このシスター、物腰のわりに捻くれている部分があるから感想を語るだけでもそれなりに面白そうではある。
「あの教材について語ってみたら? 長寿シリーズだし、好きな人も多くてアンジェに興味持つ人も居るかもよ」
僕からすればすっかり英会話の学習教材である、棚に置かれたⅮⅤⅮボックスを見る。
「聖女さまのまなざし、ですか。今さら聖まなについて語るのですか?」
「日本人って外国人が日本のもの好きなことが好きだから、アンジェが海外育ちなのを踏まえて聖まな語ったら喜ぶと思うよ。私、聖まなで日本語覚えました、みたいな」
「そういうものですか。まあ、聖まなに関してなら数時間語れますけど。ふーん」
一応、と言った具合でノートに『聖まな』と書き加えられる。
「……」
「……」
特に喋る事も無くなり、ラジオの音だけが響く。
出会って二か月か三か月ほどのアンジェを前にこれほどダラッと出来るのは、僕が図太いのか、アンジェの顔がどことなく亡きマイマザー夏生に似ているからなのか。

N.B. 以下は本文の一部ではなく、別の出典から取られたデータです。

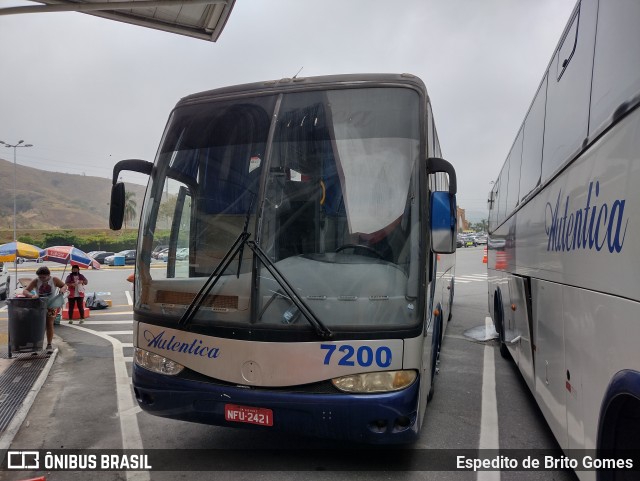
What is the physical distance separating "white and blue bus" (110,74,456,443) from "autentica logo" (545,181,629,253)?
0.80 m

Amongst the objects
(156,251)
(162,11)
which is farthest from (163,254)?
(162,11)

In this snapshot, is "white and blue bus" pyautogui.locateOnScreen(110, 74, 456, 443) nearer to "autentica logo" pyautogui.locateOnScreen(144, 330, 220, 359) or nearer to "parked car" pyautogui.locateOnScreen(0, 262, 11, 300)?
"autentica logo" pyautogui.locateOnScreen(144, 330, 220, 359)

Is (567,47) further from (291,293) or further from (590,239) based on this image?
(291,293)

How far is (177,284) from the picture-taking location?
4266 millimetres

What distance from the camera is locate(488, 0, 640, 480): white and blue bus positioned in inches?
92.7

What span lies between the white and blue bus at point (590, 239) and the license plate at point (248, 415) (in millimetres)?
2114

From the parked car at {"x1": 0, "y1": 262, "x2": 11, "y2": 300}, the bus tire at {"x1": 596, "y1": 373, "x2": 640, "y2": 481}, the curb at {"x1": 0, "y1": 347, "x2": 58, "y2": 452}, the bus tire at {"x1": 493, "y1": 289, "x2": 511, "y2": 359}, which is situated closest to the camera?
the bus tire at {"x1": 596, "y1": 373, "x2": 640, "y2": 481}

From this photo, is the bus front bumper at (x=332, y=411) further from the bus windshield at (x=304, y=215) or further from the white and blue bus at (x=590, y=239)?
the white and blue bus at (x=590, y=239)

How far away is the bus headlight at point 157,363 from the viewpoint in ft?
13.4

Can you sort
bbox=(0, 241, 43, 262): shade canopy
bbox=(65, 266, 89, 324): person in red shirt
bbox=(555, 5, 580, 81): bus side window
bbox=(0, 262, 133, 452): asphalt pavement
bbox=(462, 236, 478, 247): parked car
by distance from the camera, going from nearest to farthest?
bbox=(555, 5, 580, 81): bus side window
bbox=(0, 262, 133, 452): asphalt pavement
bbox=(65, 266, 89, 324): person in red shirt
bbox=(0, 241, 43, 262): shade canopy
bbox=(462, 236, 478, 247): parked car

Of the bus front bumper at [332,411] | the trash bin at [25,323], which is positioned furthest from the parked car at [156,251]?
the trash bin at [25,323]

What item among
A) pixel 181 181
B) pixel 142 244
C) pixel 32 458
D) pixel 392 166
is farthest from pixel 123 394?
pixel 392 166

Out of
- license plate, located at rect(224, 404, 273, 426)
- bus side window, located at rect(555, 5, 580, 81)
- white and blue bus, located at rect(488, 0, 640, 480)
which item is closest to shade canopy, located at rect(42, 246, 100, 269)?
license plate, located at rect(224, 404, 273, 426)

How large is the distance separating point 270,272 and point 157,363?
1.34 metres
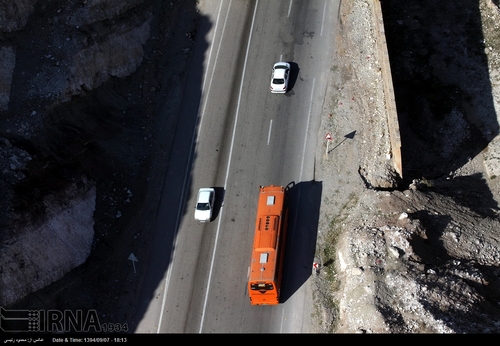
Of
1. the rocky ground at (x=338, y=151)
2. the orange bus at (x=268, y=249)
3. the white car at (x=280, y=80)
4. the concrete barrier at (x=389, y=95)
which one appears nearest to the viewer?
the orange bus at (x=268, y=249)

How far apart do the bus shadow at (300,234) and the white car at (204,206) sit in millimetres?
5165

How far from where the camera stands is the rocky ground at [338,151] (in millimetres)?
30125

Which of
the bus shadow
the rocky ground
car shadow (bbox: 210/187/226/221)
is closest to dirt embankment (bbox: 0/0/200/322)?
the rocky ground

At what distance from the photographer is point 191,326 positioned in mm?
31828

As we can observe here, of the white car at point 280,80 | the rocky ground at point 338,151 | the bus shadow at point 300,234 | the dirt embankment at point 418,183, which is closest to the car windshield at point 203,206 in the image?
the rocky ground at point 338,151

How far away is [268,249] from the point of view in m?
30.7

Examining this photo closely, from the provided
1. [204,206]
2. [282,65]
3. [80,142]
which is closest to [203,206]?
[204,206]

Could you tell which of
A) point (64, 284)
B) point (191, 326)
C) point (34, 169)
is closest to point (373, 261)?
point (191, 326)

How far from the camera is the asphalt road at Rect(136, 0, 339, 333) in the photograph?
32.2 m

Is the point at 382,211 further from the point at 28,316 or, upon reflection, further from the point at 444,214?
the point at 28,316

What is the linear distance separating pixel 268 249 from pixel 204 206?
19.7 feet

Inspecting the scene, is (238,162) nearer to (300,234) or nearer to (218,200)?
(218,200)

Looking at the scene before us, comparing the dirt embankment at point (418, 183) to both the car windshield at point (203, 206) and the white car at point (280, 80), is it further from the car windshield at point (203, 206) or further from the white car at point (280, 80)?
the car windshield at point (203, 206)

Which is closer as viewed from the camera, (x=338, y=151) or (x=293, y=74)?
(x=338, y=151)
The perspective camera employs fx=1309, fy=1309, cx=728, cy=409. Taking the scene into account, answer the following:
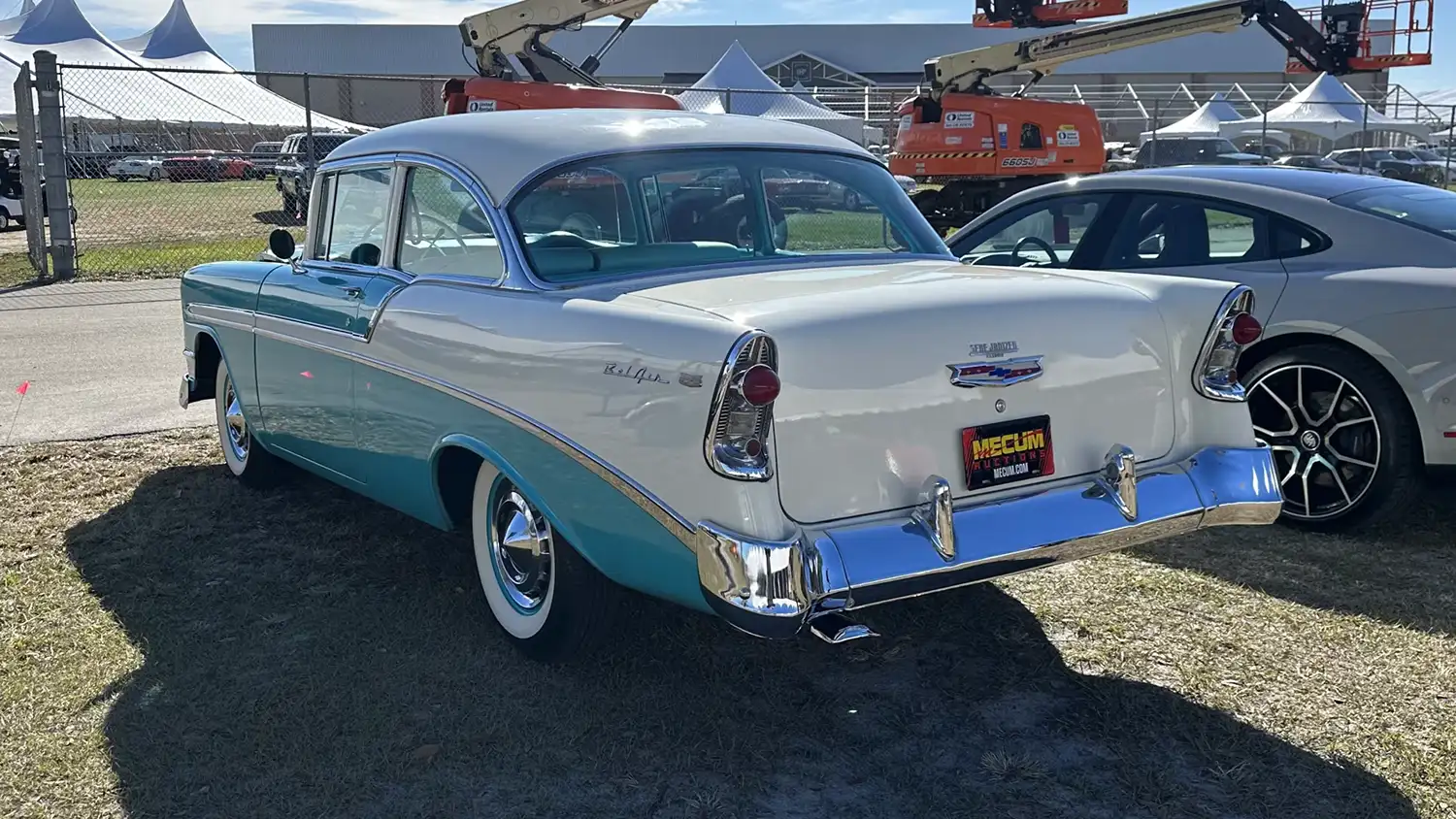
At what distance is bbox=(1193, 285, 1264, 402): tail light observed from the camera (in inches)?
152

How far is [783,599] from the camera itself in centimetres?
307

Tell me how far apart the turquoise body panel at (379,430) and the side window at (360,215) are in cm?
15

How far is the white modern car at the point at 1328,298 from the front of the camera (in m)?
4.93

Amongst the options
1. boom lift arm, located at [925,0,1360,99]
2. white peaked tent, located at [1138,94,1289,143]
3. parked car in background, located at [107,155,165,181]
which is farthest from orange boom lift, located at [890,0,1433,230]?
parked car in background, located at [107,155,165,181]

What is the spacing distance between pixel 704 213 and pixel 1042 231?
2.54 m

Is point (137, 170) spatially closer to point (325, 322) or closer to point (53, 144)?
point (53, 144)

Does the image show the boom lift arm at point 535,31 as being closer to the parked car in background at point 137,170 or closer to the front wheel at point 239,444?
the front wheel at point 239,444

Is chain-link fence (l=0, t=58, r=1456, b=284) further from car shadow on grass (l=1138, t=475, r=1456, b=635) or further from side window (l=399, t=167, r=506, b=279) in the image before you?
car shadow on grass (l=1138, t=475, r=1456, b=635)

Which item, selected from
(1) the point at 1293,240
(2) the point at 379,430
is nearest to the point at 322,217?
(2) the point at 379,430

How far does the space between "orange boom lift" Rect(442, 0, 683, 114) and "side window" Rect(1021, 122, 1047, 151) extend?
14.1 ft

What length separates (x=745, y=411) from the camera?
10.3 feet

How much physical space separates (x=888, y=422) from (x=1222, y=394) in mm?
1205

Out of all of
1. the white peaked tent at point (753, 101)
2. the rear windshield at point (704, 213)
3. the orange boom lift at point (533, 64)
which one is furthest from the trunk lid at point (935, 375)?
the white peaked tent at point (753, 101)

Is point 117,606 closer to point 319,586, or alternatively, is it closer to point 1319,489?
point 319,586
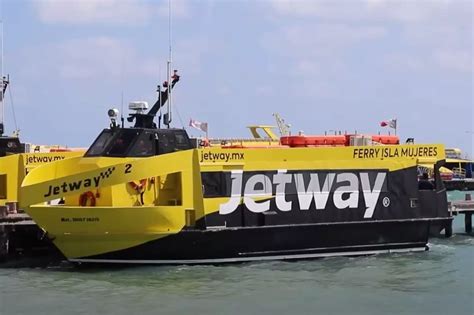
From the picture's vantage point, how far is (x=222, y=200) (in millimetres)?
15852

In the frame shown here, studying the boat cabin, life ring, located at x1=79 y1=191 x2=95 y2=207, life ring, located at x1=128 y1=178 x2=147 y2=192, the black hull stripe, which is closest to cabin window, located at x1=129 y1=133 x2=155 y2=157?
the boat cabin

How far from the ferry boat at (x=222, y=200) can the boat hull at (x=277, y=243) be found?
22 millimetres

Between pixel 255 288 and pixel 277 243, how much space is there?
2882 mm

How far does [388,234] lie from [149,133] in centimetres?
577

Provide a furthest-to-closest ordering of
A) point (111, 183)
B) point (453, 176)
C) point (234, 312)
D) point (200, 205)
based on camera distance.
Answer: point (453, 176), point (200, 205), point (111, 183), point (234, 312)

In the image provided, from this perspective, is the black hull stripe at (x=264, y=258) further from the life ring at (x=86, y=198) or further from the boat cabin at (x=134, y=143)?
the boat cabin at (x=134, y=143)

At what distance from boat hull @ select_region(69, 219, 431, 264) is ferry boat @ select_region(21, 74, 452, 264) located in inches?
0.9

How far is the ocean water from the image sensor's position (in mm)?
11547

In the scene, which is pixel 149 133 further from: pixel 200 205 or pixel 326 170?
pixel 326 170

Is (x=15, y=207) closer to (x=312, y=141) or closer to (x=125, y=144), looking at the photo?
(x=125, y=144)

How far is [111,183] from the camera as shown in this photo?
1412cm

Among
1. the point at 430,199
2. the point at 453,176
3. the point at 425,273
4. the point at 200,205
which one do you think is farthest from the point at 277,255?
the point at 453,176

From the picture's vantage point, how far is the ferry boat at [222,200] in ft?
47.2

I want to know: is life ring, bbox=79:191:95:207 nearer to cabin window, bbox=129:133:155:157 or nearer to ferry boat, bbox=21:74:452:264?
ferry boat, bbox=21:74:452:264
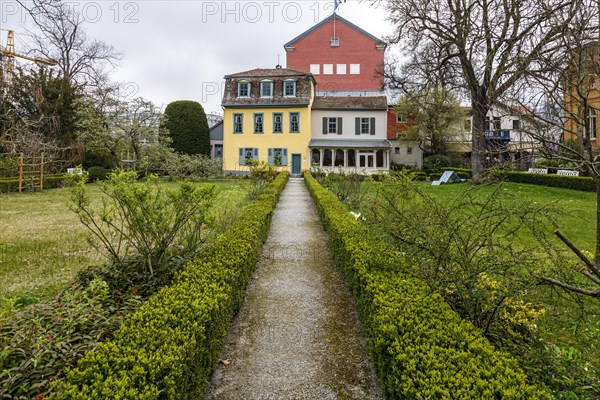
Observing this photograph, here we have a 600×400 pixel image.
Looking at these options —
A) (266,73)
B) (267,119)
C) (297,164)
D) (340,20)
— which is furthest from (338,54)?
(297,164)

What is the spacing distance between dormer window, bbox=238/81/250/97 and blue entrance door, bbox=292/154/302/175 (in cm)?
647

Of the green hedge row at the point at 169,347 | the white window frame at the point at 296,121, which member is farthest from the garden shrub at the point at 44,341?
the white window frame at the point at 296,121

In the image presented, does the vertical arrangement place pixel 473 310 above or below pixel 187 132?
below

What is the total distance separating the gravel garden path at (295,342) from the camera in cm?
312

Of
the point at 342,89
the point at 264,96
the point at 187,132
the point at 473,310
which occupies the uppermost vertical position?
the point at 342,89

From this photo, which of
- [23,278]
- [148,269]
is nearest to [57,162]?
[23,278]

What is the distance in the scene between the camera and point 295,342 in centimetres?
388

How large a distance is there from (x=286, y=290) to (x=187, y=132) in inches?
1141

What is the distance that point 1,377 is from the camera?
246cm

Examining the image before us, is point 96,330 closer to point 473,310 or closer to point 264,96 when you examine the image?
point 473,310

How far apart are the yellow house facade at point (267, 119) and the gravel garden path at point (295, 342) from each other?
24.4 meters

この空間は実家にいる時よりも実家っぽい空気が流れている。
『そういえば吉木さん、オンラインクレーンゲームってやった事ありますか?』
『あのね板見。ああいうゲームってゲームセンターで実際にやるから楽しいの。筐体横から覗いたり、揺らしたり。それをわざわざオンラインでやる訳がないでしょ』
『なるほど。ということで八月はなんと。オンラインクレーンゲームで有名な会社、ディスケさまがスポンサーに就任という事でして。本日は広報の方が来てくれております』
『んぁー、ディスケさんっ、もうこんな狭いところによくぞお越しいただきましたぁ。もうオンラインクレーンゲーム大好きっ』
「ふっ」
「ふふ」
結局寝落ちして、目が覚める頃には日が暮れていた。
アンジェさんの回(2)でした。
いつも感想、評価、誤字報告ありがとうございます!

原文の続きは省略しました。